To be done:
In the passage on DNS lookups below, write out word for word the stretch from "Why would you" to "by installation information)".

Passage given:
◆ ◆ ◆ ◆

Why would you want this?

Below, I try to verbosely explain the various parameters that affect IPv4 and IPv6 address resolving (DNS lookups) and how they can conflict:

  • DNS and getaddrinfo background information
  • Problems A+AAAA lookups can cause
  • How nss-dns4only helps (followed by installation information)

TL;DR: If you're on a host where you have no IPv6 connectivity, you can ease the load of your DNS resolvers by using nss-dns4only. And, more importantly, it should also help against bugs like:

In short, those bugs cause intermittent failures in lookups: sometimes your curl only gets an IPv6 address, and if your networking stack has no IPv6, the TCP connection setup then fails.

When using nss-dns4only, your applications will only do A record (IPv4) lookups, unless they explicitly ask for AAAA (IPv6). Under the hood, dual A+AAAA lookups are translated to A lookups.

DNS and getaddrinfo background information

Most client applications nowadays use getaddrinfo() to translate domain names into internet addresses: you pass google.com and get 172.217.17.110 as answer. This returned address can be passed to the connect() socket call which in turn sets up a TCP/IP connection.

◆ ◆ ◆ ◆

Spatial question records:
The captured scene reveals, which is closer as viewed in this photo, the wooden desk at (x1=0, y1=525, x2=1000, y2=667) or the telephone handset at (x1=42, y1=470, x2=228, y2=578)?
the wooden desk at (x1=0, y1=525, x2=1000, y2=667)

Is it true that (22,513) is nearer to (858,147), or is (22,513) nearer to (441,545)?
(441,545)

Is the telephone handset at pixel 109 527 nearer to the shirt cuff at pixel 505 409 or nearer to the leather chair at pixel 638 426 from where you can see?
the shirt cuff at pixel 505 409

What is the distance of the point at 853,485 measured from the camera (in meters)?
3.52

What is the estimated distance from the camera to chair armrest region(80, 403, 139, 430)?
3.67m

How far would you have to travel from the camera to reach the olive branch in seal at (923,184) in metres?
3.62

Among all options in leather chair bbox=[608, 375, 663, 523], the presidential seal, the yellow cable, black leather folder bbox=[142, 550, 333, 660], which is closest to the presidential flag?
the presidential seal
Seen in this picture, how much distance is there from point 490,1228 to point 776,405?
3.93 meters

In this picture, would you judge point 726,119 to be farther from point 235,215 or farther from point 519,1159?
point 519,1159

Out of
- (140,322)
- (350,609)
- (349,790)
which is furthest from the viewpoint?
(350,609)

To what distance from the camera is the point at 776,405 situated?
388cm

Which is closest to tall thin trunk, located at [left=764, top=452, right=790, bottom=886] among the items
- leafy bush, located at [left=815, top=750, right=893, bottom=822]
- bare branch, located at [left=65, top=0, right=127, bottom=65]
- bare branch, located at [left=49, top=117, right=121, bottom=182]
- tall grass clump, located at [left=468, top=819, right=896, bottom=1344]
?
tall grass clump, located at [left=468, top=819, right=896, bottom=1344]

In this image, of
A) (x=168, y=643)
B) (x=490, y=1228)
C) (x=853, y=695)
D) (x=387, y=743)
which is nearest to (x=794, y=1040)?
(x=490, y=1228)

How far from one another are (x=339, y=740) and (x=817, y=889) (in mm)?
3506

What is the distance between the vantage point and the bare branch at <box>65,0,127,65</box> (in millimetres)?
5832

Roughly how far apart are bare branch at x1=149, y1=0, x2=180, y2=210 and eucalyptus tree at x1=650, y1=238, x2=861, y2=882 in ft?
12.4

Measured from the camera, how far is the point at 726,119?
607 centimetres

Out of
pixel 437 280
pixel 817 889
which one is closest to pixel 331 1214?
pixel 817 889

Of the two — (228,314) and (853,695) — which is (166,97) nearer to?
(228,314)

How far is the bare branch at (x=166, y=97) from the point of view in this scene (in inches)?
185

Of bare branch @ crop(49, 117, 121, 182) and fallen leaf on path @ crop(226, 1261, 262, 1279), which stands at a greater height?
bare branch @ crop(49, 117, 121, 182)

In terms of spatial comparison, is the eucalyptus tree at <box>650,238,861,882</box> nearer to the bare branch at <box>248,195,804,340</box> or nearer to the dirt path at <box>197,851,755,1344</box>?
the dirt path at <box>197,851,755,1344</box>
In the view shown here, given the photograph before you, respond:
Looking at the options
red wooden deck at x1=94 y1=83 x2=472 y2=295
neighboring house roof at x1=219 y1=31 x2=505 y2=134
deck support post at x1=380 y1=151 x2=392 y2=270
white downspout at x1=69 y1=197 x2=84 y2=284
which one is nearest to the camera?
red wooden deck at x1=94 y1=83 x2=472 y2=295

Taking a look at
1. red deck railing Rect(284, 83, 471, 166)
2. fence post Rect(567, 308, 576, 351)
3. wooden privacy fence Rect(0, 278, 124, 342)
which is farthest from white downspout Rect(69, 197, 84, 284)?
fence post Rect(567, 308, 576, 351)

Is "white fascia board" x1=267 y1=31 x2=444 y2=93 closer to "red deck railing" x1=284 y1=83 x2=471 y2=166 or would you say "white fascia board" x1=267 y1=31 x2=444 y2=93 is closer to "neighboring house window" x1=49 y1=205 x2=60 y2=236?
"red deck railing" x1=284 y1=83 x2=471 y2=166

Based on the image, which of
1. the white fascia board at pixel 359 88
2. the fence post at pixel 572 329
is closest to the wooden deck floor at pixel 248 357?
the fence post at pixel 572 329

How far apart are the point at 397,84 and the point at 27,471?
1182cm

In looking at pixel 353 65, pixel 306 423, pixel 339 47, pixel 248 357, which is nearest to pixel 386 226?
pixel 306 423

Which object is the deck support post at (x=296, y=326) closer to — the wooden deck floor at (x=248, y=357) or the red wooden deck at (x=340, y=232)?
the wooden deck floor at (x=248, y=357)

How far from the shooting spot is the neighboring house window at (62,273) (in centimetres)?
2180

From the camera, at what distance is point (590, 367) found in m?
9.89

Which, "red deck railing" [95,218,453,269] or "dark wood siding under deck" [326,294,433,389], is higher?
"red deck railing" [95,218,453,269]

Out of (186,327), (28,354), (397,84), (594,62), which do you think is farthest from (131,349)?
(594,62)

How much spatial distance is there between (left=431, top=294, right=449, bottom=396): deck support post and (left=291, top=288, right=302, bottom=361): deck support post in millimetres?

◆ ◆ ◆ ◆

Task result:
Why would you want this?

Below, I try to verbosely explain the various parameters that affect IPv4 and IPv6 address resolving (DNS lookups) and how they can conflict:

  • DNS and getaddrinfo background information
  • Problems A+AAAA lookups can cause
  • How nss-dns4only helps (followed by installation information)